• **SOURCE RECORDS**:
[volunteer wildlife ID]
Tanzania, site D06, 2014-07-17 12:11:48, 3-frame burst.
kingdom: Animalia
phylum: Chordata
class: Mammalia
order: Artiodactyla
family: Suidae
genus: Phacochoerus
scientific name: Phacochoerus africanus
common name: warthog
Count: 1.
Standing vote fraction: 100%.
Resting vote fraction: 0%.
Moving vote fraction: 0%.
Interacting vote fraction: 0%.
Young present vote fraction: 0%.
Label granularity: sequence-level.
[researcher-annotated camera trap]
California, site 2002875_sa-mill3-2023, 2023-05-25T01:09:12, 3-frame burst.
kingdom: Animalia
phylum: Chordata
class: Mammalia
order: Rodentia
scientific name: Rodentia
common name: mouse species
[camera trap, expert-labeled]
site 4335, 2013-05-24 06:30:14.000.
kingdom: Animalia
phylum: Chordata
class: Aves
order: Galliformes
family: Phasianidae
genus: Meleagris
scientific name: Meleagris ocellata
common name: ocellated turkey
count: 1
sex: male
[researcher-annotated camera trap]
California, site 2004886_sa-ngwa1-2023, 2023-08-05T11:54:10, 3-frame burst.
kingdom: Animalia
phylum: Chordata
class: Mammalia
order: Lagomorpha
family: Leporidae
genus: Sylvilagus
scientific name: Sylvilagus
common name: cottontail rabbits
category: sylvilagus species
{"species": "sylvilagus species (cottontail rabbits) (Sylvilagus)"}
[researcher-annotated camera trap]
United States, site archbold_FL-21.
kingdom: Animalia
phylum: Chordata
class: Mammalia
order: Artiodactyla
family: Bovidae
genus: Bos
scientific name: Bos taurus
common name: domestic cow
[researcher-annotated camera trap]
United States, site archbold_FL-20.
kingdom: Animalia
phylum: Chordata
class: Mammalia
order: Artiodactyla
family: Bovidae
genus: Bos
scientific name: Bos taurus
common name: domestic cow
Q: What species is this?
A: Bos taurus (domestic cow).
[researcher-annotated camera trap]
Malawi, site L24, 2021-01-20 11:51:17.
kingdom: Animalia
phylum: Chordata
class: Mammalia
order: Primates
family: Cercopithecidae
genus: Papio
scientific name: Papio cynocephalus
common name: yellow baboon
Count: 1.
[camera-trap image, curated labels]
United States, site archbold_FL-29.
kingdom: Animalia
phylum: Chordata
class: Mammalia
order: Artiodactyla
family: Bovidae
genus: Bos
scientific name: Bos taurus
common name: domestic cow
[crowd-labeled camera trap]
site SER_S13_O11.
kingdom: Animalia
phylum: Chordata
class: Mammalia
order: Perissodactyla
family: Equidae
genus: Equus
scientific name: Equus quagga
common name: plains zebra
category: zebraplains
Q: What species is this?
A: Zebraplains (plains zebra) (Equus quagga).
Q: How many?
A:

• **GOAL OF THE EXERCISE**:
Lines from the start of the material above through the line containing "[camera-trap image, curated labels]" are to be duplicated exactly, and only those.

• **ANSWER TO THIS TASK**:
[volunteer wildlife ID]
Tanzania, site D06, 2014-07-17 12:11:48, 3-frame burst.
kingdom: Animalia
phylum: Chordata
class: Mammalia
order: Artiodactyla
family: Suidae
genus: Phacochoerus
scientific name: Phacochoerus africanus
common name: warthog
Count: 1.
Standing vote fraction: 100%.
Resting vote fraction: 0%.
Moving vote fraction: 0%.
Interacting vote fraction: 0%.
Young present vote fraction: 0%.
Label granularity: sequence-level.
[researcher-annotated camera trap]
California, site 2002875_sa-mill3-2023, 2023-05-25T01:09:12, 3-frame burst.
kingdom: Animalia
phylum: Chordata
class: Mammalia
order: Rodentia
scientific name: Rodentia
common name: mouse species
[camera trap, expert-labeled]
site 4335, 2013-05-24 06:30:14.000.
kingdom: Animalia
phylum: Chordata
class: Aves
order: Galliformes
family: Phasianidae
genus: Meleagris
scientific name: Meleagris ocellata
common name: ocellated turkey
count: 1
sex: male
[researcher-annotated camera trap]
California, site 2004886_sa-ngwa1-2023, 2023-08-05T11:54:10, 3-frame burst.
kingdom: Animalia
phylum: Chordata
class: Mammalia
order: Lagomorpha
family: Leporidae
genus: Sylvilagus
scientific name: Sylvilagus
common name: cottontail rabbits
category: sylvilagus species
{"species": "sylvilagus species (cottontail rabbits) (Sylvilagus)"}
[researcher-annotated camera trap]
United States, site archbold_FL-21.
kingdom: Animalia
phylum: Chordata
class: Mammalia
order: Artiodactyla
family: Bovidae
genus: Bos
scientific name: Bos taurus
common name: domestic cow
[researcher-annotated camera trap]
United States, site archbold_FL-20.
kingdom: Animalia
phylum: Chordata
class: Mammalia
order: Artiodactyla
family: Bovidae
genus: Bos
scientific name: Bos taurus
common name: domestic cow
Q: What species is this?
A: Bos taurus (domestic cow).
[researcher-annotated camera trap]
Malawi, site L24, 2021-01-20 11:51:17.
kingdom: Animalia
phylum: Chordata
class: Mammalia
order: Primates
family: Cercopithecidae
genus: Papio
scientific name: Papio cynocephalus
common name: yellow baboon
Count: 1.
[camera-trap image, curated labels]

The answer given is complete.